_OBJETIVO_
Imprime sin cambios el fragmento del texto extraído que empieza con "Tomo café, mucho" y sigue hasta "campo, mi infancia.".

_TEXTO EXTRAÍDO_
Pablo A. Cicero Alonzo
Ha pasado una vida. Han pasado innumerables muertes. Pero, poco a poco, estamos comenzando a recobrar lo que se nos fue arrebatado; nuestra piel, hecha jirones por el látigo del miedo, se está regenerando. Y, aunque aún todo es difuso, opaco —nuestros ojos todavía se adaptan a la claridad—, nos sentimos mejor.
Como el Bill Murray en estado de gracia de la película Groundhog Day —traducida aquí como Atrapado en el tiempo—, cuya vida se convierte en un bucle, en un día —el de la marmota— que se repite, y se repite, y se repite. Así nosotros, en el claustro del miedo, intentando vivir como si nada cuando todo cambió.
Yo, como patético, godínez Sísifo, hago todo por que este encierro no me enloquezca. Y aunque sospecho que mis compañeros de trabajo asisten a las juntas virtuales en calzoncillos, me visto con la misma ropa que utilizaba en ese pasado, tan cercano, tan lejano, en el que respirar no era una actividad de riesgo; esa ficción ajena a mascarillas y gel germicida.
Tomo café, mucho café, lo que me cobra factura en las noches, con pensamientos que revoletean, como mariposas negras, y espantan sueños. Leo, al principio sólo en dispositivos, y ahora, ya en ejemplares físicos, cuyas páginas desprenden el olor que me dan la certeza de mi cada vez más sospechosa virginidad viral.
Mi casa —tu casa— se ha convertido en un arca de Noé: a Nina se le han unido dos gatos, padre e hijo, que prefieren la seguridad alimentaria al inacabable —y me imagino molesto para ellos— entusiasmo de la border collie. En estos meses igual llegó un camaleón, gracias al cual las noches de la casa se han llenado de la estridulación de grillos, que al día son atrapados por la lengua alienígena del reptil. Alguien podría decir que escuchamos los cantos de condenados a muerte; yo escucho el campo, mi infancia.
Aprendí a asar carnes, como señor que se jacte, y a ser previsor con mis reservas de alcohol, ante cualquier amenaza gubernamental: nunca más que atraparán seco. Gané, innumerablemente, partidas de scrabble; perdí, aún más veces, manos de rummy. Fuimos la familia Robinson, pero náufragos al fin. Tuvimos lo que necesitábamos; sin embargo, nos faltaba el mundo.

_DATOS MOSTRADOS_
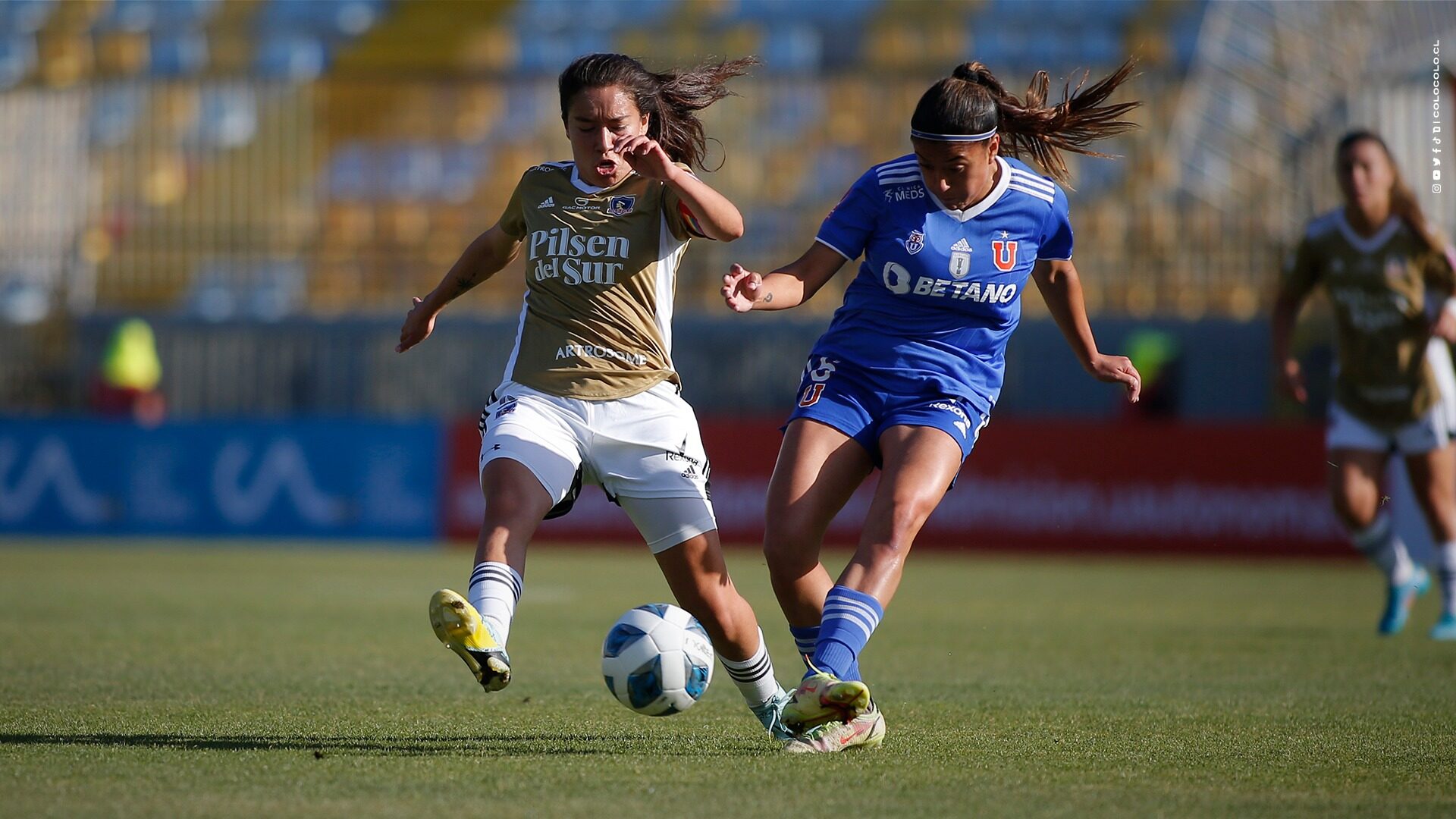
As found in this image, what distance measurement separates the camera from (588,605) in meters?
10.8

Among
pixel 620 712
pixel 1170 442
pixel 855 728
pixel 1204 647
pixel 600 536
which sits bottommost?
pixel 600 536

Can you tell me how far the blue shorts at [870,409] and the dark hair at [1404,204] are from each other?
4.55 metres

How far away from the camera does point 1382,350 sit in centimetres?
939

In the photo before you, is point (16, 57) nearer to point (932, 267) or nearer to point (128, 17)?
point (128, 17)

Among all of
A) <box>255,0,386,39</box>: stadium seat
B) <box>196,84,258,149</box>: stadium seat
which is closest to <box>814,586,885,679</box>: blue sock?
<box>196,84,258,149</box>: stadium seat

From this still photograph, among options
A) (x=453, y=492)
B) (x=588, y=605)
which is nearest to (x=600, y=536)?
(x=453, y=492)

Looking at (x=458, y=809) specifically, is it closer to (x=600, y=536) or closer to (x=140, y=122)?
(x=600, y=536)

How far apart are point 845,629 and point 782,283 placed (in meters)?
1.08

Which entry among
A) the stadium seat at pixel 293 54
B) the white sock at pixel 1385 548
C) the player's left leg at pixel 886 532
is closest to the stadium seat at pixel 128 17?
the stadium seat at pixel 293 54

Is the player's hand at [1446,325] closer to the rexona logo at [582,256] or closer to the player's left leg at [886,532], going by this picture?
the player's left leg at [886,532]

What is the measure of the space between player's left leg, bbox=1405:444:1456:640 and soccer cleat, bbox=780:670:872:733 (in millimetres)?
5771

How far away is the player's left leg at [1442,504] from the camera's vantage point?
9398mm

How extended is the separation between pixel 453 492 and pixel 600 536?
152 cm

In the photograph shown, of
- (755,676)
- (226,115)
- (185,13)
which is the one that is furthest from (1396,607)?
(185,13)
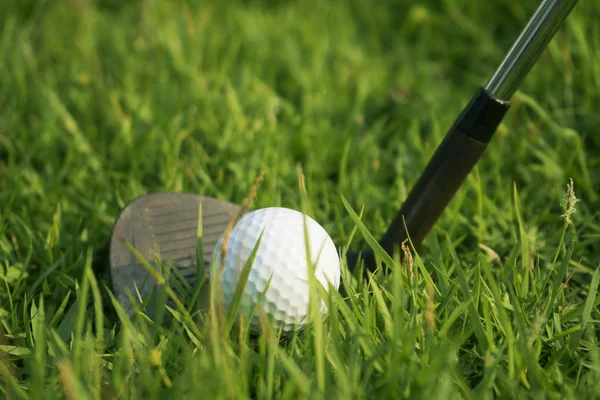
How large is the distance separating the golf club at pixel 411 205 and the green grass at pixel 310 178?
0.36ft

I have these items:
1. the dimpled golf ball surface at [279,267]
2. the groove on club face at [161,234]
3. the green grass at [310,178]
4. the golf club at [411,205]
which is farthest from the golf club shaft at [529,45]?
the groove on club face at [161,234]

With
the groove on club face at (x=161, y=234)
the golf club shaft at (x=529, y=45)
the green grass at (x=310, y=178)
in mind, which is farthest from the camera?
the groove on club face at (x=161, y=234)

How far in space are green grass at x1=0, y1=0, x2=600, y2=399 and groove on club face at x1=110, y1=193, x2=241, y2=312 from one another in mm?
111

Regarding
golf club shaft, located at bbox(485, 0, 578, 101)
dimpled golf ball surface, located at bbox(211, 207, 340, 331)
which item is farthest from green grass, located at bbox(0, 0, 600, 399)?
golf club shaft, located at bbox(485, 0, 578, 101)

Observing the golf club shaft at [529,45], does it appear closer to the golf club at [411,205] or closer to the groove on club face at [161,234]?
the golf club at [411,205]

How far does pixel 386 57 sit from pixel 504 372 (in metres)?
2.44

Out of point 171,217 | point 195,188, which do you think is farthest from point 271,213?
point 195,188

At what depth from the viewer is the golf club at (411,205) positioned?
1695 mm

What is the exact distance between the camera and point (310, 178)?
99.9 inches

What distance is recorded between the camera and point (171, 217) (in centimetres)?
213

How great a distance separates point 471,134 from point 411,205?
27 cm

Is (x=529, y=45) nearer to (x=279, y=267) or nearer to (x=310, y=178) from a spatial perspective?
(x=279, y=267)

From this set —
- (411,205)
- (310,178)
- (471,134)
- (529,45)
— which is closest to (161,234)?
(310,178)

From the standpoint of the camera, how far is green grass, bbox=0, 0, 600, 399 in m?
1.50
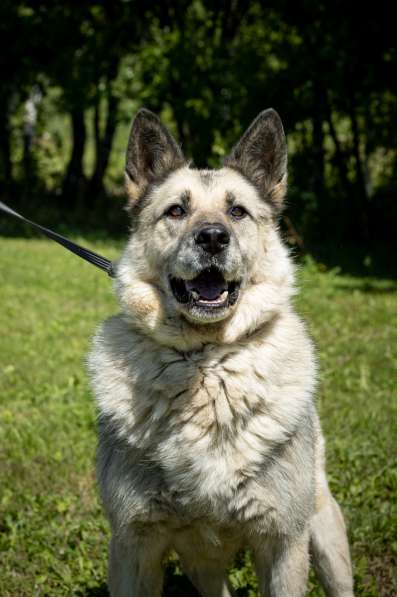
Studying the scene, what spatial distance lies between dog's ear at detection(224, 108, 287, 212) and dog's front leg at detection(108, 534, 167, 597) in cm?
175

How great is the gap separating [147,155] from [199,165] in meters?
12.0

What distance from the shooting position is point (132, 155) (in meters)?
3.17

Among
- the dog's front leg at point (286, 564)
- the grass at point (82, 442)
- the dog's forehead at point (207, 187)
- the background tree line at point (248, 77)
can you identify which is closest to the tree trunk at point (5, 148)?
the background tree line at point (248, 77)

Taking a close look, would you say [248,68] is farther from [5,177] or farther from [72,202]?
[5,177]

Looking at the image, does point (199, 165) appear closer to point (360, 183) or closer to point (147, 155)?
point (360, 183)

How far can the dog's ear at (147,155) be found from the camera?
310 centimetres

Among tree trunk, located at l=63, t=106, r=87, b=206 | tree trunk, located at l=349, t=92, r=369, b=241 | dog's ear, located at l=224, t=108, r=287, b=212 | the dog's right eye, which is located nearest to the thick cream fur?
the dog's right eye

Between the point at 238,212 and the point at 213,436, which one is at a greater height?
the point at 238,212

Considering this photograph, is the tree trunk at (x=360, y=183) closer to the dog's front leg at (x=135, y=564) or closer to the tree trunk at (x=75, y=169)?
the tree trunk at (x=75, y=169)

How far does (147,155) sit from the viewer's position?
3.28 m

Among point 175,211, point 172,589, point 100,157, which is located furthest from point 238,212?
point 100,157

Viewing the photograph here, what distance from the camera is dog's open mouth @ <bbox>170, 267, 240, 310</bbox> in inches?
114

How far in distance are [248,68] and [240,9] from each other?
104 inches

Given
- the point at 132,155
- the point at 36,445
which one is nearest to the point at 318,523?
the point at 132,155
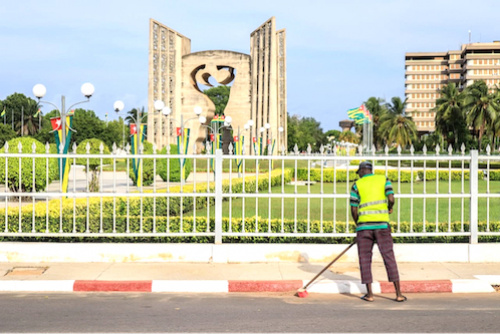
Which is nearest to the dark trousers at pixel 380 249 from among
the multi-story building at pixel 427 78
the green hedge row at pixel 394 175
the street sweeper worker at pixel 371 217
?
the street sweeper worker at pixel 371 217

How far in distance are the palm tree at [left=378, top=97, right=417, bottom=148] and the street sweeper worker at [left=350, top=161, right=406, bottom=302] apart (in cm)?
8680

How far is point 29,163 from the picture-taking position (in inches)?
741

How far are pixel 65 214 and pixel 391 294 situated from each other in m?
5.07

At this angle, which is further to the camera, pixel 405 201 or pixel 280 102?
pixel 280 102

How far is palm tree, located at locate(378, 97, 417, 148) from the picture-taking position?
306ft

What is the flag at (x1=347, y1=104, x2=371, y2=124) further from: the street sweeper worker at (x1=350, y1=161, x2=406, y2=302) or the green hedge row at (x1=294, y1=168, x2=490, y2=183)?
the street sweeper worker at (x1=350, y1=161, x2=406, y2=302)

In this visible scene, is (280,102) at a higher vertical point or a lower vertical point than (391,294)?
higher

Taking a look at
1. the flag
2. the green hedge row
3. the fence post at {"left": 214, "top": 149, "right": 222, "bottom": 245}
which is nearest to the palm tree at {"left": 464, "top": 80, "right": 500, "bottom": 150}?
the flag

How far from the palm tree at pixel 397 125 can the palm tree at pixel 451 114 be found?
693 cm

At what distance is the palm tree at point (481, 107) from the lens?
70.1m

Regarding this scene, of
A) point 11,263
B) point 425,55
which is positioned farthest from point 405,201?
point 425,55

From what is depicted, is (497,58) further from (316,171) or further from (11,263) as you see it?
(11,263)

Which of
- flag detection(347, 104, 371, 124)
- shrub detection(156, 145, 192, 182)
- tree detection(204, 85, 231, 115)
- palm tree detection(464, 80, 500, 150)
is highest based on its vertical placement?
tree detection(204, 85, 231, 115)

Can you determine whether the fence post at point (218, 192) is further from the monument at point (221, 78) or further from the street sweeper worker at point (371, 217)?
the monument at point (221, 78)
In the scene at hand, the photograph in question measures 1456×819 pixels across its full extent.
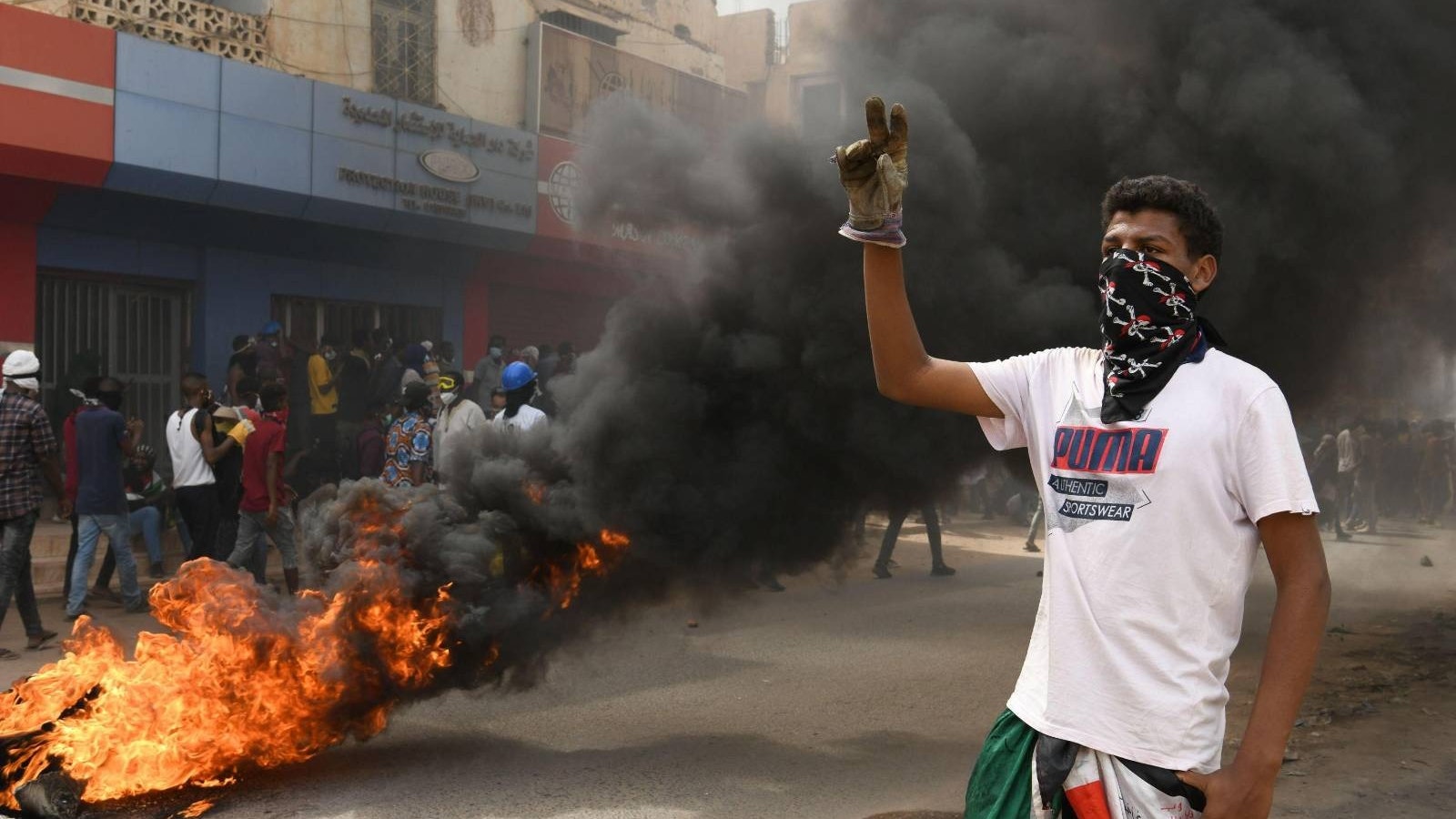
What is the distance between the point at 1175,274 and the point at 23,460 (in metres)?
7.44

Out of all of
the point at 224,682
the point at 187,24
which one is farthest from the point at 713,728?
the point at 187,24

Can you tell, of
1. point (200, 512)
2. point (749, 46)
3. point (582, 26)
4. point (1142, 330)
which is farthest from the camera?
point (749, 46)

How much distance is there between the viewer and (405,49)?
16.7 m

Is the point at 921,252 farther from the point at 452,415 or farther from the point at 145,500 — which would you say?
the point at 145,500

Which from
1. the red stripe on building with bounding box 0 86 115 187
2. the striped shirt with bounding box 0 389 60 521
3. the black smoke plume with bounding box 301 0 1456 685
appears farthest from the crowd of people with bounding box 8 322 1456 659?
the red stripe on building with bounding box 0 86 115 187

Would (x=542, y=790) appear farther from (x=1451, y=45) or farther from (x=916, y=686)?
(x=1451, y=45)

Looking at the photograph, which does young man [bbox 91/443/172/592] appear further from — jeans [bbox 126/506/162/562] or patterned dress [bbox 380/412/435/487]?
patterned dress [bbox 380/412/435/487]

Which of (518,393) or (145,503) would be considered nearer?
(518,393)

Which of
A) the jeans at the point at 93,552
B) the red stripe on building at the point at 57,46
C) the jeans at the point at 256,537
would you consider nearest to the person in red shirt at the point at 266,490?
the jeans at the point at 256,537

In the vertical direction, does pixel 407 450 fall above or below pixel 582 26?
below

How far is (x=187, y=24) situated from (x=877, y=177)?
1369cm

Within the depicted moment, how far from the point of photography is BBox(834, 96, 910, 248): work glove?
2240 millimetres

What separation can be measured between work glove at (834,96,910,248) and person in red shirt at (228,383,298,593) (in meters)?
7.23

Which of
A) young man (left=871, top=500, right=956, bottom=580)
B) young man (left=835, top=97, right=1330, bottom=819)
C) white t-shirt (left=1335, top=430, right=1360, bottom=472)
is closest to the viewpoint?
young man (left=835, top=97, right=1330, bottom=819)
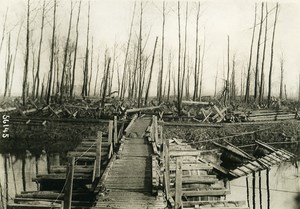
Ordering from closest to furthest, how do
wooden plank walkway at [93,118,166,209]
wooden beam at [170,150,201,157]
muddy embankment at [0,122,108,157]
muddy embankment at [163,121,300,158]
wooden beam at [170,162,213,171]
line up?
wooden plank walkway at [93,118,166,209] < wooden beam at [170,162,213,171] < wooden beam at [170,150,201,157] < muddy embankment at [0,122,108,157] < muddy embankment at [163,121,300,158]

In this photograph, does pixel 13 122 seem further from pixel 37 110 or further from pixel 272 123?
pixel 272 123

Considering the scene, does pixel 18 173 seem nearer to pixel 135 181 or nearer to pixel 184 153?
pixel 184 153

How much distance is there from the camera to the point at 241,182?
13508mm

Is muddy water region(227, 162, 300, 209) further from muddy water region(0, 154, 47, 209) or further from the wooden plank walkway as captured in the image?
muddy water region(0, 154, 47, 209)

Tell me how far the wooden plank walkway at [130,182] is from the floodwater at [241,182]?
3.40 metres

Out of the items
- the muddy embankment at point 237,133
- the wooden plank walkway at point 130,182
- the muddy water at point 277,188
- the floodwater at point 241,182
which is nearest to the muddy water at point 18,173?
the floodwater at point 241,182

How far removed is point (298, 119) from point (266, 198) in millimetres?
11513

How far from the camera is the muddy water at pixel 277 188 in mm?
11383

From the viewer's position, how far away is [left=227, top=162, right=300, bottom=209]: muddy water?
11383 mm

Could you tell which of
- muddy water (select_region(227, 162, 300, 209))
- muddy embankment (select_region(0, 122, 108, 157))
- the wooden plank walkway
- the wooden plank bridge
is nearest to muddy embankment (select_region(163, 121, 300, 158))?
muddy embankment (select_region(0, 122, 108, 157))

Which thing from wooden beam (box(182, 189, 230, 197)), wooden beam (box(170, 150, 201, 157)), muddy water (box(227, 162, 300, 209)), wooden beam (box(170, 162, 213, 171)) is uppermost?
wooden beam (box(170, 150, 201, 157))

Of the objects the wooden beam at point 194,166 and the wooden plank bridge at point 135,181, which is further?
the wooden beam at point 194,166

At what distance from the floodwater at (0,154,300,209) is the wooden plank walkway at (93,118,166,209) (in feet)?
11.2

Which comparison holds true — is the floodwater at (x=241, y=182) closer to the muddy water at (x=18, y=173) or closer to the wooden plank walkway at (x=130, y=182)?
the muddy water at (x=18, y=173)
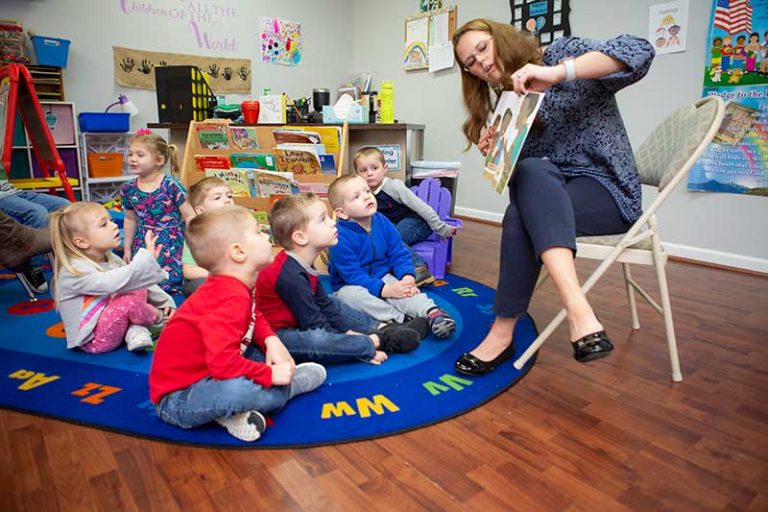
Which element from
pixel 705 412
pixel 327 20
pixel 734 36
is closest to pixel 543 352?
pixel 705 412

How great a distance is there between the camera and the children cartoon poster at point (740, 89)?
95.7 inches

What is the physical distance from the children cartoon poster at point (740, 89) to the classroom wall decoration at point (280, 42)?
3524 mm

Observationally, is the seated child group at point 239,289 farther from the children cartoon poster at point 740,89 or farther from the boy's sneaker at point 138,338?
the children cartoon poster at point 740,89

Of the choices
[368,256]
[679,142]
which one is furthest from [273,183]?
[679,142]

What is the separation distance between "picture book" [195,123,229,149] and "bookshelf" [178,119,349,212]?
0.06ft

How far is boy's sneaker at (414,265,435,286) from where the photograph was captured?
84.9 inches

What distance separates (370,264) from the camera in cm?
191

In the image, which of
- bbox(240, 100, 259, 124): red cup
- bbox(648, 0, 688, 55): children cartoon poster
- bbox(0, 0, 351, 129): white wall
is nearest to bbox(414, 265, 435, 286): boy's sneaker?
bbox(240, 100, 259, 124): red cup

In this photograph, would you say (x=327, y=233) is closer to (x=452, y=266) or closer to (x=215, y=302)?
(x=215, y=302)

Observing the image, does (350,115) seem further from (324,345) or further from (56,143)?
(56,143)

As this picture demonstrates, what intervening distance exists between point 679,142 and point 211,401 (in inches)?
54.8

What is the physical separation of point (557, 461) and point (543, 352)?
1.84ft

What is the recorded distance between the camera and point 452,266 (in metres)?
2.61

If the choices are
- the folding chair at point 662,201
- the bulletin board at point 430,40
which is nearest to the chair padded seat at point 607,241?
the folding chair at point 662,201
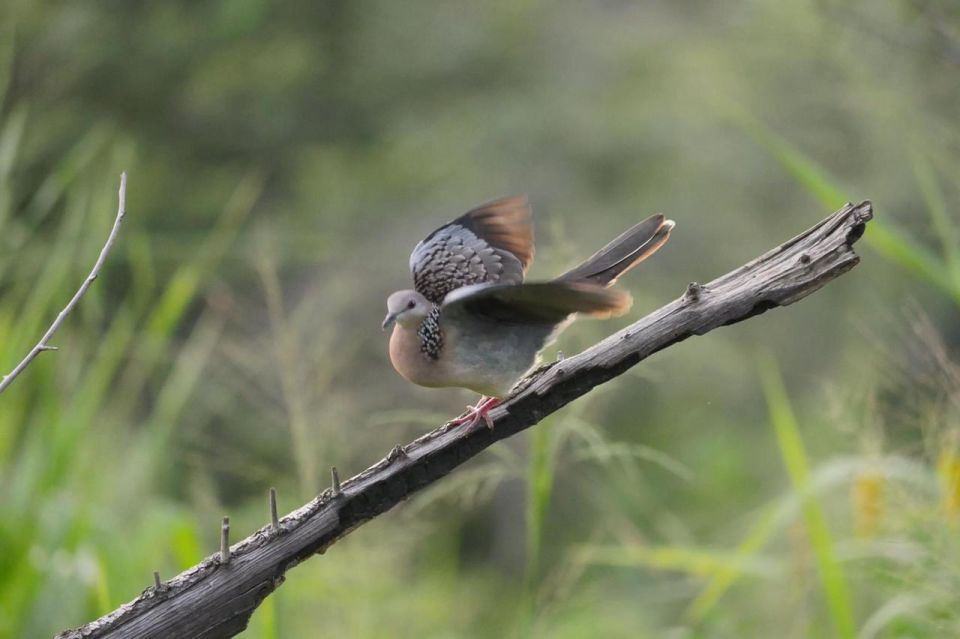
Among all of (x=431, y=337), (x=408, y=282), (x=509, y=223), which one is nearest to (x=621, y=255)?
(x=509, y=223)

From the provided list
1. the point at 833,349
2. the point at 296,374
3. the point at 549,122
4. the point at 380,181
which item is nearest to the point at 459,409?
the point at 296,374

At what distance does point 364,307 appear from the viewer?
720 cm

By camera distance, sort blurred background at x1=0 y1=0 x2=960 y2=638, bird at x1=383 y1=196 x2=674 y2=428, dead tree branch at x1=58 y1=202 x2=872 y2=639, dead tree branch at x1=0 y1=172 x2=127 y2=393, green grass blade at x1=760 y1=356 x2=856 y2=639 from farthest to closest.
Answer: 1. blurred background at x1=0 y1=0 x2=960 y2=638
2. green grass blade at x1=760 y1=356 x2=856 y2=639
3. bird at x1=383 y1=196 x2=674 y2=428
4. dead tree branch at x1=58 y1=202 x2=872 y2=639
5. dead tree branch at x1=0 y1=172 x2=127 y2=393

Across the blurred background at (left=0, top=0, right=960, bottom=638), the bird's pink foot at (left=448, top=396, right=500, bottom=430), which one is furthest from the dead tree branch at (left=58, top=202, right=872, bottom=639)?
the blurred background at (left=0, top=0, right=960, bottom=638)

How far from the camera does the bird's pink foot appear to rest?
222 cm

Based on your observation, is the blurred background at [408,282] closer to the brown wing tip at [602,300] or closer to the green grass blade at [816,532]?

_RESPUESTA_
Tomo café, mucho café, lo que me cobra factura en las noches, con pensamientos que revoletean, como mariposas negras, y espantan sueños. Leo, al principio sólo en dispositivos, y ahora, ya en ejemplares físicos, cuyas páginas desprenden el olor que me dan la certeza de mi cada vez más sospechosa virginidad viral.
Mi casa —tu casa— se ha convertido en un arca de Noé: a Nina se le han unido dos gatos, padre e hijo, que prefieren la seguridad alimentaria al inacabable —y me imagino molesto para ellos— entusiasmo de la border collie. En estos meses igual llegó un camaleón, gracias al cual las noches de la casa se han llenado de la estridulación de grillos, que al día son atrapados por la lengua alienígena del reptil. Alguien podría decir que escuchamos los cantos de condenados a muerte; yo escucho el campo, mi infancia.